[start of Material supplied]
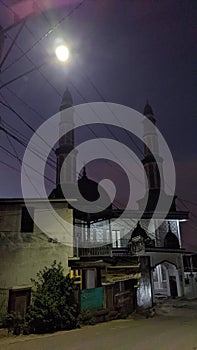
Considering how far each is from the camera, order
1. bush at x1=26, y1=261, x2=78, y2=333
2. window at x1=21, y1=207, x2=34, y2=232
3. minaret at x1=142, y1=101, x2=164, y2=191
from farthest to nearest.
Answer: minaret at x1=142, y1=101, x2=164, y2=191
window at x1=21, y1=207, x2=34, y2=232
bush at x1=26, y1=261, x2=78, y2=333

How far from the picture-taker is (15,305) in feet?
37.7

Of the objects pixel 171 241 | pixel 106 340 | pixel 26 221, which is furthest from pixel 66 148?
pixel 106 340

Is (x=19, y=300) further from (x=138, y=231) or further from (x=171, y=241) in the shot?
(x=171, y=241)

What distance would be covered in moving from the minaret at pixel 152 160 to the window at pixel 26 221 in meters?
23.2

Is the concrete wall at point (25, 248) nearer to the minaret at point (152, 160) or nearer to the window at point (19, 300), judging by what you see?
the window at point (19, 300)

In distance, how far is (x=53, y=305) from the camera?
10.9 m

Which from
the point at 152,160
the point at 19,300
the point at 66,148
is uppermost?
the point at 66,148

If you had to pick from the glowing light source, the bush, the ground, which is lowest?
the ground

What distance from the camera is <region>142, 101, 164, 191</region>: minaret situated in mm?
34938

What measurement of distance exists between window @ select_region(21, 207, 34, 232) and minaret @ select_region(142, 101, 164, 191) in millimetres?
23164

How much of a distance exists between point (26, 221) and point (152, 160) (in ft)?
80.1

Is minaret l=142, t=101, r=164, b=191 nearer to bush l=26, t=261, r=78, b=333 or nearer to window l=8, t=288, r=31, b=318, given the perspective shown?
bush l=26, t=261, r=78, b=333

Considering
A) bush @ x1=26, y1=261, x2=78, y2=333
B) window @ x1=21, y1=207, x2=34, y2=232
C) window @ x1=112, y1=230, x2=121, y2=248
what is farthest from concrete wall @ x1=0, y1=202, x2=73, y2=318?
window @ x1=112, y1=230, x2=121, y2=248

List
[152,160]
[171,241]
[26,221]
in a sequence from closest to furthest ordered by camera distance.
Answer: [26,221]
[171,241]
[152,160]
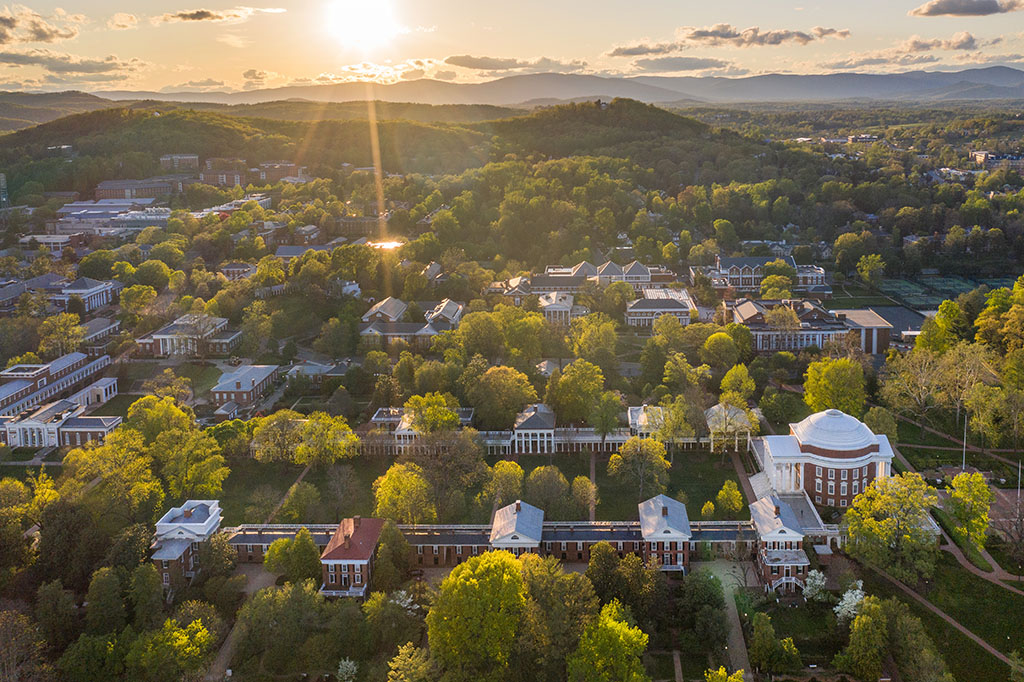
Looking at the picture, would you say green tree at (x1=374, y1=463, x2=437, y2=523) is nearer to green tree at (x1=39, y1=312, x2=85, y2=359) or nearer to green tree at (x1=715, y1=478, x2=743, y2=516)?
green tree at (x1=715, y1=478, x2=743, y2=516)

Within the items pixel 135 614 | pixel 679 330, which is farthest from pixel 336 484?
pixel 679 330

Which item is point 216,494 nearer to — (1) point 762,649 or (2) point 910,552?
(1) point 762,649

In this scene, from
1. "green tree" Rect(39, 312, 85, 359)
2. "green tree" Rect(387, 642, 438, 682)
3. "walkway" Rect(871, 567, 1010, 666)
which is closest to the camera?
"green tree" Rect(387, 642, 438, 682)

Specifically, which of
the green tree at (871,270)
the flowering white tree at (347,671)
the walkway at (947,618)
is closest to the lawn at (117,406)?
the flowering white tree at (347,671)

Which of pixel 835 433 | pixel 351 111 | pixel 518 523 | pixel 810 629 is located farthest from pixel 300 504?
pixel 351 111

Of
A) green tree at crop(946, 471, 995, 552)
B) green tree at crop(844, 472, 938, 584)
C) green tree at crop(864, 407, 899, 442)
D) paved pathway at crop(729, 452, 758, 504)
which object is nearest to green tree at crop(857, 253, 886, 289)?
green tree at crop(864, 407, 899, 442)

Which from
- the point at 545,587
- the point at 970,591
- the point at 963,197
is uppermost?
the point at 963,197

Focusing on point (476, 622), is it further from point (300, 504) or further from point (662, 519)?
point (300, 504)
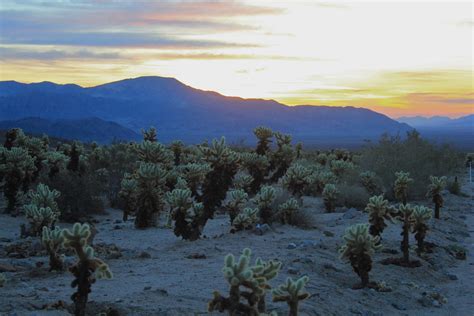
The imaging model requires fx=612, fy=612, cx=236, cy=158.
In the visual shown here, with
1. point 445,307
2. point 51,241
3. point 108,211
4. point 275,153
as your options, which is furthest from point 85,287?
point 275,153

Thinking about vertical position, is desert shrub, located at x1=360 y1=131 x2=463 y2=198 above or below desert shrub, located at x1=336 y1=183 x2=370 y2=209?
above

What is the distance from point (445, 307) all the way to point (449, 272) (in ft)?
8.52

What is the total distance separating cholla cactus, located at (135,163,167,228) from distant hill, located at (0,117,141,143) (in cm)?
10069

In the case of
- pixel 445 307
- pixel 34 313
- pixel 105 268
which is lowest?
pixel 445 307

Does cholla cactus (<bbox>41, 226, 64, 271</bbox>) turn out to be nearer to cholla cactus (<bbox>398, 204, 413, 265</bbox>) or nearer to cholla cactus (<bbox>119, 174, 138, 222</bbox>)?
cholla cactus (<bbox>398, 204, 413, 265</bbox>)

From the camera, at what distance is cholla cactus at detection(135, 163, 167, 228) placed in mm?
15523

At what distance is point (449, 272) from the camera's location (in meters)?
12.5

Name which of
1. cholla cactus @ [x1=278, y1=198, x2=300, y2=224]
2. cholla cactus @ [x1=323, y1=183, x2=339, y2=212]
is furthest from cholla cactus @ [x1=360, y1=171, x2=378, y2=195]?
cholla cactus @ [x1=278, y1=198, x2=300, y2=224]

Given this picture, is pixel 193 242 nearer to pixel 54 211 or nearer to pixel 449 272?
pixel 54 211

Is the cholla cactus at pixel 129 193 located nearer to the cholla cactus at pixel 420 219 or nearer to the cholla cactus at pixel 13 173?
the cholla cactus at pixel 13 173

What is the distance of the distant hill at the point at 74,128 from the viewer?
117312 millimetres

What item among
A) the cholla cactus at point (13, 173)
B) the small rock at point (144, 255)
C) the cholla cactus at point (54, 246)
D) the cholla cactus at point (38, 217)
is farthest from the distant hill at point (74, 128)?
the cholla cactus at point (54, 246)

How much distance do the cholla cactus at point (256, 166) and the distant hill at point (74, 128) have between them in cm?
9613

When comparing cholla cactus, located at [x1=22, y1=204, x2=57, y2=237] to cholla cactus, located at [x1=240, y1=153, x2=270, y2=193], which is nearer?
cholla cactus, located at [x1=22, y1=204, x2=57, y2=237]
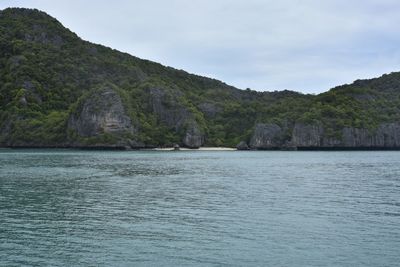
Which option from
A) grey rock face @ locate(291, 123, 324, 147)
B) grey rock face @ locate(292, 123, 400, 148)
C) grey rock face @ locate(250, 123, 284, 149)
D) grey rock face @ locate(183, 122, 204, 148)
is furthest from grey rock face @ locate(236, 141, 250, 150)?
[end of Material supplied]
**Given exercise**
Leaving out every picture, extract verbatim the lines from the one containing "In the case of" through the last line of the listing, inclusive.

**Reply to the task**
In the case of
- pixel 445 307
- pixel 34 313
- pixel 105 268
which is lowest?
pixel 445 307

Does cholla cactus (<bbox>41, 226, 64, 271</bbox>) turn out to be nearer to cholla cactus (<bbox>398, 204, 413, 265</bbox>) or nearer to cholla cactus (<bbox>119, 174, 138, 222</bbox>)?
cholla cactus (<bbox>398, 204, 413, 265</bbox>)

From the camera, at what distance is cholla cactus at detection(135, 163, 167, 228) placed in mm?
15523

At what distance is point (449, 272) from the camera's location (in meters)?
12.5

Name which of
1. cholla cactus @ [x1=278, y1=198, x2=300, y2=224]
2. cholla cactus @ [x1=323, y1=183, x2=339, y2=212]
is furthest from cholla cactus @ [x1=360, y1=171, x2=378, y2=195]?
cholla cactus @ [x1=278, y1=198, x2=300, y2=224]

Given this picture, is pixel 193 242 nearer to pixel 54 211 or nearer to pixel 449 272?
pixel 54 211

Is the cholla cactus at pixel 129 193 located nearer to the cholla cactus at pixel 420 219 or nearer to the cholla cactus at pixel 13 173?
the cholla cactus at pixel 13 173

What is the distance of the distant hill at the point at 74,128 from the viewer?
117312 millimetres

What item among
A) the cholla cactus at point (13, 173)
B) the small rock at point (144, 255)
C) the cholla cactus at point (54, 246)
D) the cholla cactus at point (38, 217)
is farthest from the distant hill at point (74, 128)?
the cholla cactus at point (54, 246)

How much distance do the cholla cactus at point (256, 166) and the distant hill at point (74, 128) have between them in cm?
9613

When comparing cholla cactus, located at [x1=22, y1=204, x2=57, y2=237] to cholla cactus, located at [x1=240, y1=153, x2=270, y2=193], which is nearer?
cholla cactus, located at [x1=22, y1=204, x2=57, y2=237]
Which option from
A) grey rock face @ locate(291, 123, 324, 147)
B) grey rock face @ locate(292, 123, 400, 148)
C) grey rock face @ locate(250, 123, 284, 149)
D) grey rock face @ locate(183, 122, 204, 148)
is furthest from grey rock face @ locate(236, 141, 250, 150)?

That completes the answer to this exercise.